- _Short task_
Output the lines of the rows below as a JSON list of strings, one string per line, and leave out the blank lines.

------ Data provided

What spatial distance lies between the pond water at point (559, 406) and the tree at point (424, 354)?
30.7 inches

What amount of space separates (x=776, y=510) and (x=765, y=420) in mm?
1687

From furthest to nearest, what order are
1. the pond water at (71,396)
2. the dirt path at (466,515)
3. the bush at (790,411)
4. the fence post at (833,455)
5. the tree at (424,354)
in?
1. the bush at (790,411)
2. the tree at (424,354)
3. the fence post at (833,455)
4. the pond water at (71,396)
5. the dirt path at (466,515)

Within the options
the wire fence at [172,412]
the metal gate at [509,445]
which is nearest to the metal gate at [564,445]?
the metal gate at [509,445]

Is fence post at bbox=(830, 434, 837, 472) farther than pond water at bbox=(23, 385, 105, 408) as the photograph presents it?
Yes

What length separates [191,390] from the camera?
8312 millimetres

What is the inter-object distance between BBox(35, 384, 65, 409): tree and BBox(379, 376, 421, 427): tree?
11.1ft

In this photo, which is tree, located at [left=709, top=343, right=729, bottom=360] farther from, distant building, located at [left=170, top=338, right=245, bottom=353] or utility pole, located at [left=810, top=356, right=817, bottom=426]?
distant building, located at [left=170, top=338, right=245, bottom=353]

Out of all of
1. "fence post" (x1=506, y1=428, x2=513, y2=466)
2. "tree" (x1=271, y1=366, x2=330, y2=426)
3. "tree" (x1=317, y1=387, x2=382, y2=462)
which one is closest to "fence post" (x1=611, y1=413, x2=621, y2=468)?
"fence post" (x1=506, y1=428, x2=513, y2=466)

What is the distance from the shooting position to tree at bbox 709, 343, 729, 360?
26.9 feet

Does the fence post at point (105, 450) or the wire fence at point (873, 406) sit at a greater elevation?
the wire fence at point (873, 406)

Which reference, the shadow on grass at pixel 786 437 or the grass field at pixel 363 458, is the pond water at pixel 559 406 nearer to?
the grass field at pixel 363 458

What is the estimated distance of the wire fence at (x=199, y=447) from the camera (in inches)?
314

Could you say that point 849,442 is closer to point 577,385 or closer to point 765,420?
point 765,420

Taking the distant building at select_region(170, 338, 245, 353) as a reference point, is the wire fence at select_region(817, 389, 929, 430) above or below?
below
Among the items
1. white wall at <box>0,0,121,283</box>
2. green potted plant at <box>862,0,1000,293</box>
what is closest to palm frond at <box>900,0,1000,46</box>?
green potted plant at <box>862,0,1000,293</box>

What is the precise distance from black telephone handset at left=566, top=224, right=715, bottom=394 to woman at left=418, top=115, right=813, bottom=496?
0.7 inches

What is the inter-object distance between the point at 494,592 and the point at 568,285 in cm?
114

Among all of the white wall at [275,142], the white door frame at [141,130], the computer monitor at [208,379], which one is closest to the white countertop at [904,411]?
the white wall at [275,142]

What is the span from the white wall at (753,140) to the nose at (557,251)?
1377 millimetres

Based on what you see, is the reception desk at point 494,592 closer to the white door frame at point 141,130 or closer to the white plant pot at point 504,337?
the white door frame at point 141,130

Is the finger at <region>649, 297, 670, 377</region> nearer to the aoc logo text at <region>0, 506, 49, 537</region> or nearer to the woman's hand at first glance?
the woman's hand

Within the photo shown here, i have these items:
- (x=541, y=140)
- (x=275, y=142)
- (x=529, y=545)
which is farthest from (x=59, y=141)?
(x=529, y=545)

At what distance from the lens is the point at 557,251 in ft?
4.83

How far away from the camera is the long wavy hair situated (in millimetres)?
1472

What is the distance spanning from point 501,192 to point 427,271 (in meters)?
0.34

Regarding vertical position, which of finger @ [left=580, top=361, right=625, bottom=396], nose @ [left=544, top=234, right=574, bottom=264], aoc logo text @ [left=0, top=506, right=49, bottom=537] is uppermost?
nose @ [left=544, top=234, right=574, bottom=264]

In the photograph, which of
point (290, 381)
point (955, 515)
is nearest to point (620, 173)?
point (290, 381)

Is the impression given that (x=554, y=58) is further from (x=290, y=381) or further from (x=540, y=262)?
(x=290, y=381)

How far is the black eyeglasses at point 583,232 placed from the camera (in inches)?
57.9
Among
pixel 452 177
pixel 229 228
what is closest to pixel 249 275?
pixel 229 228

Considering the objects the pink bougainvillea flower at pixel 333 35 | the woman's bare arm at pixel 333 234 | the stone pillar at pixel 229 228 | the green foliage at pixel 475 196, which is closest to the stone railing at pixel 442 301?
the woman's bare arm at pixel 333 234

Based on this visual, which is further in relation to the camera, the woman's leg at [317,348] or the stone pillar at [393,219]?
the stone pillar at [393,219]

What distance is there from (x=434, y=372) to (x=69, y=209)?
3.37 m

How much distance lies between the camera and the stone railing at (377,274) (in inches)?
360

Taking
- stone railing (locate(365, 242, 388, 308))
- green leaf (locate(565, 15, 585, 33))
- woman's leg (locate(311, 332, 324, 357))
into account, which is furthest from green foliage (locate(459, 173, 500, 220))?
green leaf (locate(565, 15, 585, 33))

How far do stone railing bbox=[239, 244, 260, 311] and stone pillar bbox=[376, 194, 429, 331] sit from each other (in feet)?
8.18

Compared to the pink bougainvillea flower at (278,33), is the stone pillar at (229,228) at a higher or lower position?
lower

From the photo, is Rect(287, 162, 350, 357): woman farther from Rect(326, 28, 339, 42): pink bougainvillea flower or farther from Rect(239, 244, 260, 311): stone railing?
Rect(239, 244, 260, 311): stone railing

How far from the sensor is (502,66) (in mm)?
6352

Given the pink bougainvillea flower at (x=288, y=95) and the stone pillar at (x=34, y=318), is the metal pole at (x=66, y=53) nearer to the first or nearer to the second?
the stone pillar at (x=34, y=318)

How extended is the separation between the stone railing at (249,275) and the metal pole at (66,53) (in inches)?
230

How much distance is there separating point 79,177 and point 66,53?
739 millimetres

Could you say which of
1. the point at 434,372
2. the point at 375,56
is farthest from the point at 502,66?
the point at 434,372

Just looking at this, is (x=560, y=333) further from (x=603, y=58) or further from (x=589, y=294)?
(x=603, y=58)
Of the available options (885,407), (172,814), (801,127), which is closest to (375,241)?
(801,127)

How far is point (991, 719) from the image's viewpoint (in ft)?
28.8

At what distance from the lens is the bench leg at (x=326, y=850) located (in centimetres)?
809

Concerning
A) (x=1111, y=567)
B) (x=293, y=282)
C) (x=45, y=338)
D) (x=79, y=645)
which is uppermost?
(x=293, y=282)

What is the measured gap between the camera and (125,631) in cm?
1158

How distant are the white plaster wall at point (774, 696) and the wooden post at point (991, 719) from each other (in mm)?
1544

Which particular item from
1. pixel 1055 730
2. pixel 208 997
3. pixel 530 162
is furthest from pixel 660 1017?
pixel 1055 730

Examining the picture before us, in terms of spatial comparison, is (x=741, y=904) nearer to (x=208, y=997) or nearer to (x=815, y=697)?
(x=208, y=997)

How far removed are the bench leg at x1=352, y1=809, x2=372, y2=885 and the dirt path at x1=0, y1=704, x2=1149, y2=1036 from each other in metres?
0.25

------------

- _Exercise answer_
[
  "What spatial distance lies between the pond water at point (559, 406) and the tree at point (424, 354)?",
  "30.7 inches",
  "What amount of space separates (x=776, y=510) and (x=765, y=420) in mm?",
  "1687",
  "From furthest to nearest, what order are",
  "1. the pond water at (71,396)",
  "2. the dirt path at (466,515)",
  "3. the bush at (790,411)",
  "4. the fence post at (833,455)",
  "5. the tree at (424,354)",
  "in?",
  "1. the bush at (790,411)",
  "2. the tree at (424,354)",
  "3. the fence post at (833,455)",
  "4. the pond water at (71,396)",
  "5. the dirt path at (466,515)",
  "Within the options",
  "the wire fence at [172,412]",
  "the metal gate at [509,445]",
  "which is nearest to the metal gate at [564,445]?",
  "the metal gate at [509,445]",
  "Is fence post at bbox=(830, 434, 837, 472) farther than pond water at bbox=(23, 385, 105, 408) as the photograph presents it?",
  "Yes",
  "What length separates [191,390] from the camera?",
  "8312 millimetres",
  "What is the inter-object distance between BBox(35, 384, 65, 409): tree and BBox(379, 376, 421, 427): tree?",
  "11.1ft",
  "In this photo, which is tree, located at [left=709, top=343, right=729, bottom=360] farther from, distant building, located at [left=170, top=338, right=245, bottom=353] or utility pole, located at [left=810, top=356, right=817, bottom=426]?",
  "distant building, located at [left=170, top=338, right=245, bottom=353]",
  "Out of all of",
  "1. \"fence post\" (x1=506, y1=428, x2=513, y2=466)",
  "2. \"tree\" (x1=271, y1=366, x2=330, y2=426)",
  "3. \"tree\" (x1=317, y1=387, x2=382, y2=462)",
  "which one is closest to \"fence post\" (x1=611, y1=413, x2=621, y2=468)?",
  "\"fence post\" (x1=506, y1=428, x2=513, y2=466)",
  "What is the distance from the shooting position to tree at bbox 709, 343, 729, 360?",
  "26.9 feet",
  "Does the fence post at point (105, 450) or the wire fence at point (873, 406) sit at a greater elevation?",
  "the wire fence at point (873, 406)",
  "Which reference, the shadow on grass at pixel 786 437 or the grass field at pixel 363 458, is the pond water at pixel 559 406 nearer to?",
  "the grass field at pixel 363 458",
  "What is the estimated distance of the wire fence at (x=199, y=447) from the camera (in inches)?",
  "314",
  "Could you say that point 849,442 is closer to point 577,385 or closer to point 765,420?",
  "point 765,420",
  "Taking the distant building at select_region(170, 338, 245, 353) as a reference point, is the wire fence at select_region(817, 389, 929, 430) above or below?",
  "below",
  "Among the items",
  "1. white wall at <box>0,0,121,283</box>",
  "2. green potted plant at <box>862,0,1000,293</box>",
  "what is closest to palm frond at <box>900,0,1000,46</box>?",
  "green potted plant at <box>862,0,1000,293</box>",
  "What is the precise distance from black telephone handset at left=566, top=224, right=715, bottom=394 to woman at left=418, top=115, right=813, bottom=496?",
  "0.7 inches",
  "What is the inter-object distance between the point at 494,592 and the point at 568,285 in cm?",
  "114",
  "Among all of the white wall at [275,142], the white door frame at [141,130], the computer monitor at [208,379], which one is closest to the white countertop at [904,411]?",
  "the white wall at [275,142]",
  "What is the span from the white wall at (753,140) to the nose at (557,251)?",
  "1377 millimetres",
  "Based on what you see, is the reception desk at point 494,592 closer to the white door frame at point 141,130 or closer to the white plant pot at point 504,337?",
  "the white door frame at point 141,130",
  "Is the finger at <region>649, 297, 670, 377</region> nearer to the aoc logo text at <region>0, 506, 49, 537</region> or nearer to the woman's hand at first glance?",
  "the woman's hand",
  "Within the photo shown here, i have these items:",
  "- (x=541, y=140)",
  "- (x=275, y=142)",
  "- (x=529, y=545)",
  "which is farthest from (x=59, y=141)?",
  "(x=529, y=545)",
  "At what distance from the lens is the point at 557,251 in ft?",
  "4.83",
  "How far away from the camera is the long wavy hair situated (in millimetres)?",
  "1472",
  "What is the distance spanning from point 501,192 to point 427,271 (in meters)?",
  "0.34",
  "Regarding vertical position, which of finger @ [left=580, top=361, right=625, bottom=396], nose @ [left=544, top=234, right=574, bottom=264], aoc logo text @ [left=0, top=506, right=49, bottom=537] is uppermost?",
  "nose @ [left=544, top=234, right=574, bottom=264]",
  "In the photograph, which of",
  "point (290, 381)",
  "point (955, 515)",
  "is nearest to point (620, 173)?",
  "point (290, 381)",
  "Is the impression given that (x=554, y=58) is further from (x=290, y=381) or further from (x=540, y=262)?",
  "(x=290, y=381)",
  "How far is the black eyeglasses at point 583,232 placed from the camera (in inches)?",
  "57.9",
  "Among",
  "pixel 452 177",
  "pixel 229 228",
  "what is closest to pixel 249 275?",
  "pixel 229 228",
  "Considering the objects the pink bougainvillea flower at pixel 333 35 | the woman's bare arm at pixel 333 234 | the stone pillar at pixel 229 228 | the green foliage at pixel 475 196, which is closest to the stone railing at pixel 442 301?",
  "the woman's bare arm at pixel 333 234",
  "Based on this visual, which is further in relation to the camera, the woman's leg at [317,348] or the stone pillar at [393,219]?",
  "the stone pillar at [393,219]",
  "What distance is there from (x=434, y=372) to (x=69, y=209)?",
  "3.37 m",
  "How much distance lies between the camera and the stone railing at (377,274) (in inches)?",
  "360",
  "Taking",
  "- stone railing (locate(365, 242, 388, 308))",
  "- green leaf (locate(565, 15, 585, 33))",
  "- woman's leg (locate(311, 332, 324, 357))",
  "into account, which is furthest from green foliage (locate(459, 173, 500, 220))?",
  "green leaf (locate(565, 15, 585, 33))",
  "How far do stone railing bbox=[239, 244, 260, 311] and stone pillar bbox=[376, 194, 429, 331] sit from each other (in feet)?",
  "8.18",
  "Compared to the pink bougainvillea flower at (278,33), is the stone pillar at (229,228) at a higher or lower position?",
  "lower",
  "From the photo, is Rect(287, 162, 350, 357): woman farther from Rect(326, 28, 339, 42): pink bougainvillea flower or farther from Rect(239, 244, 260, 311): stone railing?",
  "Rect(239, 244, 260, 311): stone railing",
  "How far from the sensor is (502,66) (in mm)?",
  "6352",
  "Given the pink bougainvillea flower at (x=288, y=95) and the stone pillar at (x=34, y=318), is the metal pole at (x=66, y=53) nearer to the first or nearer to the second?",
  "the stone pillar at (x=34, y=318)",
  "How extended is the separation between the stone railing at (249,275) and the metal pole at (66,53) (in inches)?",
  "230",
  "How much distance is there separating point 79,177 and point 66,53?",
  "739 millimetres",
  "Could you say which of",
  "1. the point at 434,372",
  "2. the point at 375,56",
  "is farthest from the point at 502,66?",
  "the point at 434,372",
  "Just looking at this, is (x=560, y=333) further from (x=603, y=58) or further from (x=589, y=294)?",
  "(x=603, y=58)",
  "Of the available options (885,407), (172,814), (801,127), which is closest to (375,241)?",
  "(801,127)",
  "How far is point (991, 719) from the image's viewpoint (in ft)?",
  "28.8",
  "At what distance from the lens is the bench leg at (x=326, y=850) located (in centimetres)?",
  "809",
  "Concerning",
  "A) (x=1111, y=567)",
  "B) (x=293, y=282)",
  "C) (x=45, y=338)",
  "D) (x=79, y=645)",
  "which is uppermost?",
  "(x=293, y=282)",
  "What is the measured gap between the camera and (125,631) in cm?",
  "1158",
  "How distant are the white plaster wall at point (774, 696) and the wooden post at point (991, 719) from each other (in mm)?",
  "1544",
  "Which particular item from",
  "1. pixel 1055 730",
  "2. pixel 208 997",
  "3. pixel 530 162",
  "is furthest from pixel 660 1017?",
  "pixel 1055 730",
  "Examining the picture before us, in terms of spatial comparison, is (x=741, y=904) nearer to (x=208, y=997) or nearer to (x=815, y=697)?",
  "(x=208, y=997)",
  "How far removed are the bench leg at x1=352, y1=809, x2=372, y2=885 and the dirt path at x1=0, y1=704, x2=1149, y2=1036 from each other in metres?",
  "0.25"
]